When I reached a point where I was shooting up at a rather steep angle, I stopped and waited, hoping the eagle would turn its head to the side and offer me a glimpse of its eyes. Eventually that happened and I shifted from side to side in a desperate attempt to capture an unobstructed view of its eye. Clearly this is not the best shot of a Bald Eagle that I have ever captured, but I do like the pose and the details in its feathers. Besides, it’s a Bald Eagle, a subject that never fails to excite me.

Bald Eagle

© Michael Q. Powell. All rights reserved.

Early morning goldfinch

I spotted some cute little American Goldfinches (Spinus tristis) early on Friday morning as they foraged in the vegetation adjacent to the observation tower at Huntley Meadows Park. The lighting was somewhat limited, but it was soft and beautiful and gives the photos an overall sense of peace and serenity, the start of a new day.

American Goldfinch

American Goldfinch

© Michael Q. Powell. All rights reserved.

A group of five or so photographers stood on the boardwalk on Friday morning at Huntley Meadows Park watching a Red-shouldered Hawk (Buteo lineatus) in a tree above us. We waited and waited for the hawk to take off and when it finally did so, I almost managed to keep the hawk within the frame. I can’t really complain too much, though, because as far as I know, none of the others managed to get a shot off when the hawk took to the air.

We were in a really good position and the lighting was beautiful, but it is hard to remain alert and ready as you wait for a bird to spring into action. I was using a monopod again and I think it may be the reason why I was able to capture the hawk taking off. My camera was already at eye level and pointed in the direction of the hawk during the entire fifteen minutes or so that we watched the hawk. The other photographers had to raise their cameras and were not able to do so quickly enough.
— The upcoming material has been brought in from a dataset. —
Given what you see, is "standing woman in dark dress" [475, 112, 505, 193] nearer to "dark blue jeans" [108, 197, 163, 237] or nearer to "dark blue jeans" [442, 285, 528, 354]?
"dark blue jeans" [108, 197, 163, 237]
It might be my imagination, but I also think that some of my shots with the monopod are sharper than they might otherwise be. I have balked a bit at carrying a big tripod, but think that the monopod will now be with me most of the time—it collapses to a pretty small size and, because it it carbon fiber, is both sturdy and light.
Red-shouldered Hawk

Red-shouldered Hawk

© Michael Q. Powell. All rights reserved.

Shy deer

Half-hidden by the vegetation, this shy little White-tailed deer (Odocoileus virginianus) gently gazed at me for several moments and then slowly turned and disappeared from sight last Friday at Occoquan Bay National Wildlife Refuge. Sometimes wildlife sightings set my heart racing in excitement, but this one left me feeling peaceful and mellow and a bit contemplative.